Health Boards across NHS Scotland were encouraged to use the NHS Fife example and adapt charts as required for local implementation. Some boards decided to maintain their own fluid balance charts, but aimed to incorporate the changes outlined above to improve IV fluid management. Figure 1 shows such an example from NHS Grampian.
Figure 1 NHS Scotland Fluid Prescription and Fluid Balance Sheet. This is an example of a standardised prescription and fluid balance sheet used in NHS Grampian which has been modelled on the original prescription chart from NHS Fife.
Education, awareness and regular audits
Educational approaches and audits have been shown to improve prescribing practices and documentation in line with the NICE guidelines in other UK centres.5,40 In Scotland, the National IV Fluid Programme is working with all NHS Boards to address the educational needs of both undergraduates and postgraduates in the medical and nursing profession. Electronic learning resources through various platforms including TURAS and LearnPro, developed with NHS Fife, will be available for all clinical staff in Scotland. A variety of pocket guidelines, incorporating fluid resuscitation algorithms (Figure 2) have also been developed to summarise the NICE guidelines. These algorithms were developed from local guidelines and fluid information leaflets: 2009 Southampton Fluid Guidelines.
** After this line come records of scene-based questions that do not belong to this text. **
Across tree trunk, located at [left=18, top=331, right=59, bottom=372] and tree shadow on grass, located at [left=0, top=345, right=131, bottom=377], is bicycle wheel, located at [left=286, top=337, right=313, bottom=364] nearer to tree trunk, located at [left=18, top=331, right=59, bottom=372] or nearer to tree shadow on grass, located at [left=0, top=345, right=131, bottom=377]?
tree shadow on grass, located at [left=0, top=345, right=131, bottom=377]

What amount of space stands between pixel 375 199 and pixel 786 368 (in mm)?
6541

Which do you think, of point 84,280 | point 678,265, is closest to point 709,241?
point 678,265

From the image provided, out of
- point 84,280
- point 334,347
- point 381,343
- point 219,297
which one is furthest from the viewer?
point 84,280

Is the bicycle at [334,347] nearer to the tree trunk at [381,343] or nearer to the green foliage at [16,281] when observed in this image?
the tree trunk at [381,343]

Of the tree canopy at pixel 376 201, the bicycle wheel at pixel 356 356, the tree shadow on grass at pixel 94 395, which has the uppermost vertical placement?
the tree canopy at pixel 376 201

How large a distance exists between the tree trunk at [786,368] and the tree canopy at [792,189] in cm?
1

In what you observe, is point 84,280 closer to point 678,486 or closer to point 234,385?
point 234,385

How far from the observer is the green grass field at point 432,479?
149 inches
Furthermore, posters highlighting the importance of giving fluid prescribing the same importance as drug prescriptions have been placed around Scottish hospitals (Figure 3). In NHS Grampian and the University of Aberdeen, medical curricula provide dedicated time to deliver teaching on IV fluid prescribing and have incorporated new guidelines. In addition, postgraduate doctors get IV fluid teaching during their first year.
Figure 2 Fluid Challenge Algorithm. This is the fluid challenge algorithm included in pocket guidelines in NHS Grampian. These pocket guidelines were modelled from NHS Fife guidelines which in turn were modelled on the 2009 Southampton Fluid Guidance and the work of Dr Aminda de Silva. Abbreviations: PL148 – PlasmaLyte 148; BP – blood pressure; LV – left ventricular.
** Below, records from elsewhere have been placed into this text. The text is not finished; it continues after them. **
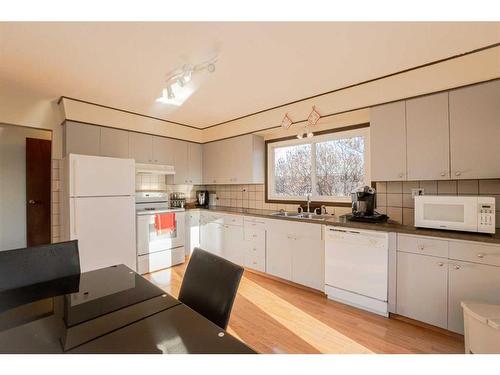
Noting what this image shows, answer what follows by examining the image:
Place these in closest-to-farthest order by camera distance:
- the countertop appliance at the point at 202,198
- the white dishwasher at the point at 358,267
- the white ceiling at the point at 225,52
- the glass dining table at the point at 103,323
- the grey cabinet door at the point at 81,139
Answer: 1. the glass dining table at the point at 103,323
2. the white ceiling at the point at 225,52
3. the white dishwasher at the point at 358,267
4. the grey cabinet door at the point at 81,139
5. the countertop appliance at the point at 202,198

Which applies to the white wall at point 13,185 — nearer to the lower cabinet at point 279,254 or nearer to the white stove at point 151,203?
the white stove at point 151,203

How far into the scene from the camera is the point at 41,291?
1.15m

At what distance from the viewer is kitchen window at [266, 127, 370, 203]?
2.83 meters

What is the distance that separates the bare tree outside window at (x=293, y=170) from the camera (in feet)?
10.8

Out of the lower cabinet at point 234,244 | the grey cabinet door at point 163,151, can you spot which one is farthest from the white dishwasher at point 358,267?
the grey cabinet door at point 163,151

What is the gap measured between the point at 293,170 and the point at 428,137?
167cm

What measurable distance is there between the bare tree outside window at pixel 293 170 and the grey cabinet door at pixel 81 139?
2455 millimetres

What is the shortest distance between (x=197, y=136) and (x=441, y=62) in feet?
11.0

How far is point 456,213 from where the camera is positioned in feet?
6.07

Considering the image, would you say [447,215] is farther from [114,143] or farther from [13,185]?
[13,185]

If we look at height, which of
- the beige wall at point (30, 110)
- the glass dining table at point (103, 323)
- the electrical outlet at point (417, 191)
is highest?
the beige wall at point (30, 110)
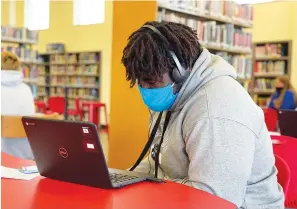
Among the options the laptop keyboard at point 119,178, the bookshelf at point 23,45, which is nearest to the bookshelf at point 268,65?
the bookshelf at point 23,45

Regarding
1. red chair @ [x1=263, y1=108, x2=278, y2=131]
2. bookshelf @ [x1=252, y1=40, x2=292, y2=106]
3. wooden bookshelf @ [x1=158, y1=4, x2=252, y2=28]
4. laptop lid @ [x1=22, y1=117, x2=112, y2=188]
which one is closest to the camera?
laptop lid @ [x1=22, y1=117, x2=112, y2=188]

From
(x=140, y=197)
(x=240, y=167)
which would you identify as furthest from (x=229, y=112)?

Figure 3 Fluids are Drugs Poster. This poster was displayed across hospitals in NHS Grampian; it highlights the importance of giving fluid prescribing the same importance as drug prescriptions. It also has the four key questions that prescribers should consider before prescribing fluids. This has been modelled on the original poster from NHS Fife.
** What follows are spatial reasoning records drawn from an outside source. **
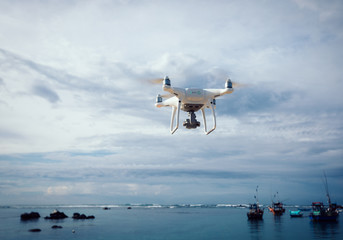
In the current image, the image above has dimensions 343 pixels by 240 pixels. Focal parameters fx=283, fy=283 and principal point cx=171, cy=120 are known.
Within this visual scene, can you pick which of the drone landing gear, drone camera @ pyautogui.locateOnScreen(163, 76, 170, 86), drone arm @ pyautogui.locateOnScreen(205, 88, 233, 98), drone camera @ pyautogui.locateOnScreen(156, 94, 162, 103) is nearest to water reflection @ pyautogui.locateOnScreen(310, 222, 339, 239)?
the drone landing gear

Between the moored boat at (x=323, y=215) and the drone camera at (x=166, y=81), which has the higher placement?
the drone camera at (x=166, y=81)

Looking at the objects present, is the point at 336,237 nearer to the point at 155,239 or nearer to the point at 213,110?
the point at 155,239

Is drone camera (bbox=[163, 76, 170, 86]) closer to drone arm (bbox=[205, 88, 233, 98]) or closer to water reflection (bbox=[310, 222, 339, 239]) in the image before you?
drone arm (bbox=[205, 88, 233, 98])

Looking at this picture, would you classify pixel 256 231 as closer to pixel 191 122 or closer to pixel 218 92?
pixel 191 122

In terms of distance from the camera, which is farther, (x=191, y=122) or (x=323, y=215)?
(x=323, y=215)

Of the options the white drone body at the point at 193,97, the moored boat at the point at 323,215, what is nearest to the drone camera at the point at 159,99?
the white drone body at the point at 193,97

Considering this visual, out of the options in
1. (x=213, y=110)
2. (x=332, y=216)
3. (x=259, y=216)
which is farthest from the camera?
(x=259, y=216)

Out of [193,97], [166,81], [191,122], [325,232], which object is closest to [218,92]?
[193,97]

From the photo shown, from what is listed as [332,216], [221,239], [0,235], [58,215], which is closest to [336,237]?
[221,239]

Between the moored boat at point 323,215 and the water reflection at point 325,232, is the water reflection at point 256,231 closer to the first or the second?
the water reflection at point 325,232
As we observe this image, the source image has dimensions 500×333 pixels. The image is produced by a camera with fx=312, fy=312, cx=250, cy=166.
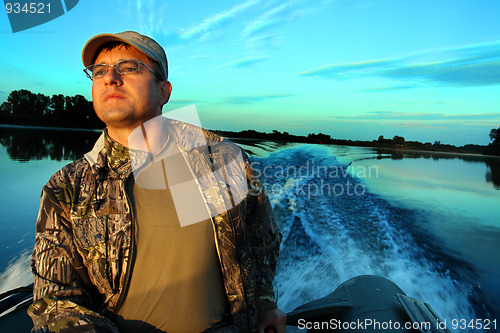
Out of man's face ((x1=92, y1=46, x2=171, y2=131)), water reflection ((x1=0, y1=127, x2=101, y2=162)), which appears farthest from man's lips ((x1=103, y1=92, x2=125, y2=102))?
water reflection ((x1=0, y1=127, x2=101, y2=162))

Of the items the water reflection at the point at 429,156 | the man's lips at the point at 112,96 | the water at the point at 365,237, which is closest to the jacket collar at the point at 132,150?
the man's lips at the point at 112,96

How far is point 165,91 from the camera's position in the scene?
66.2 inches

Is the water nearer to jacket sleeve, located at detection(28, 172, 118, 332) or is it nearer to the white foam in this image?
the white foam

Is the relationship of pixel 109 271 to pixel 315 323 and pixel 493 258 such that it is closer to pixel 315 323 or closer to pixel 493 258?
pixel 315 323

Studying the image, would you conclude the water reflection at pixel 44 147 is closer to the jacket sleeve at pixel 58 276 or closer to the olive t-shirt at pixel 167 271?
the jacket sleeve at pixel 58 276

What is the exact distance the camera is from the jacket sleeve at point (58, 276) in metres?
1.19

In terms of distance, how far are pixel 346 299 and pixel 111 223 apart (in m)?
1.58

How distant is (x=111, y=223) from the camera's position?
4.32 feet

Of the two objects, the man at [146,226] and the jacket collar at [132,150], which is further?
the jacket collar at [132,150]

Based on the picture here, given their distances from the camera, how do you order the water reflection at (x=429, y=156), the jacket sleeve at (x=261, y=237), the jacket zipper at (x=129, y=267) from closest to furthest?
1. the jacket zipper at (x=129, y=267)
2. the jacket sleeve at (x=261, y=237)
3. the water reflection at (x=429, y=156)

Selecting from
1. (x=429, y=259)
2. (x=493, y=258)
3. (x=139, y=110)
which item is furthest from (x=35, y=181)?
(x=493, y=258)

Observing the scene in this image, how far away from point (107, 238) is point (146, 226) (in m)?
0.16

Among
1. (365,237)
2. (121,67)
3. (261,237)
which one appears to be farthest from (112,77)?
(365,237)

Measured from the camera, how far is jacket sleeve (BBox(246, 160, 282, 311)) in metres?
1.58
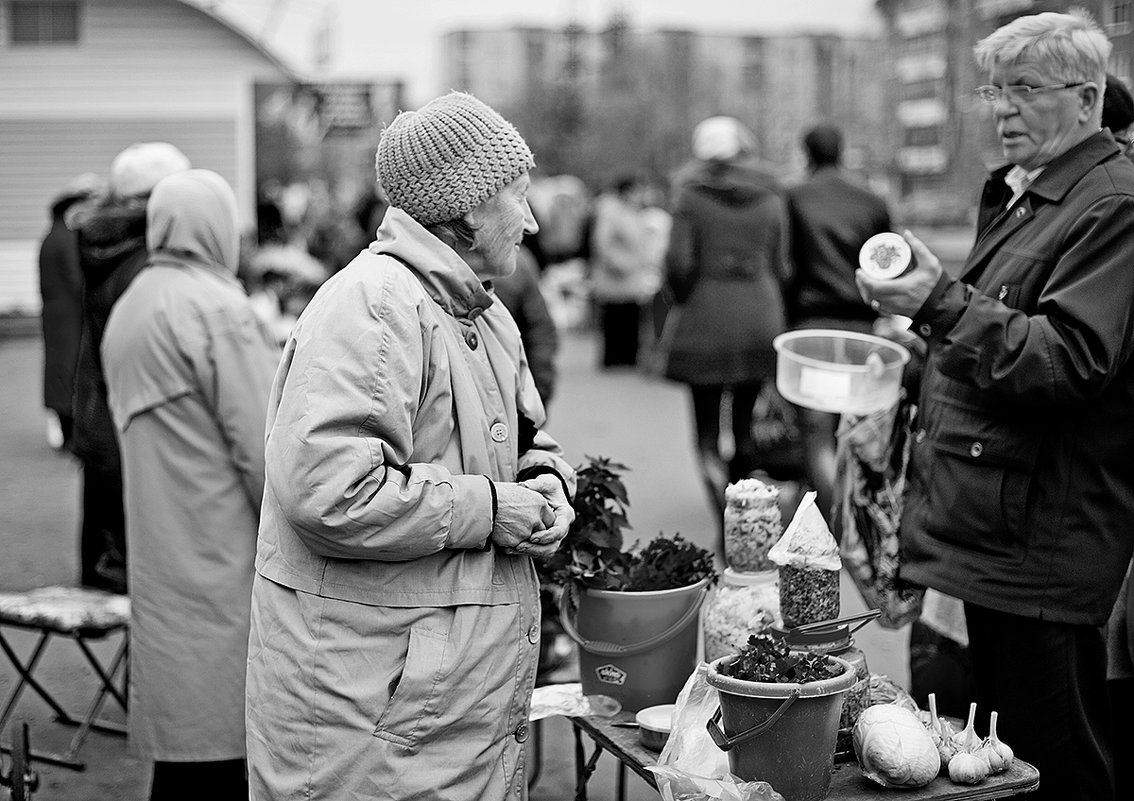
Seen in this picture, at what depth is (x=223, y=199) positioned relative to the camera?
422 cm

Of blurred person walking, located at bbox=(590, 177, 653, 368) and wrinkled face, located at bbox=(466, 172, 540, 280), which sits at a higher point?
wrinkled face, located at bbox=(466, 172, 540, 280)

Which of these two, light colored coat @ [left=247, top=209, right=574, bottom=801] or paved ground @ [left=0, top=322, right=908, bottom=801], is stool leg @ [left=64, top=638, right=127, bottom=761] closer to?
paved ground @ [left=0, top=322, right=908, bottom=801]

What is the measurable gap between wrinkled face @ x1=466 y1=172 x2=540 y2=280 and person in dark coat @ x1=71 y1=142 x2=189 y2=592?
2.51 m

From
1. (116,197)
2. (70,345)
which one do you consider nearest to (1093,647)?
(116,197)

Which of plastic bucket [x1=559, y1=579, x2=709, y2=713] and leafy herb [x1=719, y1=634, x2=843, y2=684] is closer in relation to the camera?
leafy herb [x1=719, y1=634, x2=843, y2=684]

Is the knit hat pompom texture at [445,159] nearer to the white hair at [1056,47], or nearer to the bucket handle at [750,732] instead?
the bucket handle at [750,732]

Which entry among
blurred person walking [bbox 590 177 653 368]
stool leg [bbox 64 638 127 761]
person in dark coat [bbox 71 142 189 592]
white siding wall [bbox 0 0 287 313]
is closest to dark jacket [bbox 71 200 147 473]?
person in dark coat [bbox 71 142 189 592]

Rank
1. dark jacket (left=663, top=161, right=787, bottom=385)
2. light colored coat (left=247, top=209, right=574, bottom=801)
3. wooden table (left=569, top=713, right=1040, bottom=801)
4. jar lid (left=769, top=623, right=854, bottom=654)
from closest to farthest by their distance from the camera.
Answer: light colored coat (left=247, top=209, right=574, bottom=801) < wooden table (left=569, top=713, right=1040, bottom=801) < jar lid (left=769, top=623, right=854, bottom=654) < dark jacket (left=663, top=161, right=787, bottom=385)

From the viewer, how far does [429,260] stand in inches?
105

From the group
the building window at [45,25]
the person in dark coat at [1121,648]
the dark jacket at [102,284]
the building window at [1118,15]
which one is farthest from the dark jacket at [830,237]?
the building window at [1118,15]

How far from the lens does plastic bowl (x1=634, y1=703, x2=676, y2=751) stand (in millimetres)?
2951

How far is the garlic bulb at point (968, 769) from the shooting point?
2.75m

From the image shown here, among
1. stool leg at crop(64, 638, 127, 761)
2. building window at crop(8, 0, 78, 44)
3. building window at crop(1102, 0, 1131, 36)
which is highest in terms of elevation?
building window at crop(1102, 0, 1131, 36)

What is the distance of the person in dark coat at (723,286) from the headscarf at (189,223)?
3.82 meters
Regular audits are being used to incrementally improve fluid prescribing. Data from audits is fed back to clinical staff to foster an environment of continuous learning and improvement. In 2014, NHS Fife was the first Scottish board to appoint a Quality Improvement Nurse for Fluid Management, and this post has been a model for the appointment of other fluid nurses and QI Fluid personnel across Scotland. This role has been instrumental in the early successes of the programme.
Summary
• Errors in fluid prescribing are common and can lead to harm.
• Guidelines from NICE are available to improve the quality of fluid prescribing but are poorly adhered to.
• The Scottish National Intravenous Fluid Improvement Programme is using a variety of measures to implement national guidelines across Scotland, including a standardised prescription and fluid balance sheet, educational measures and regular audits.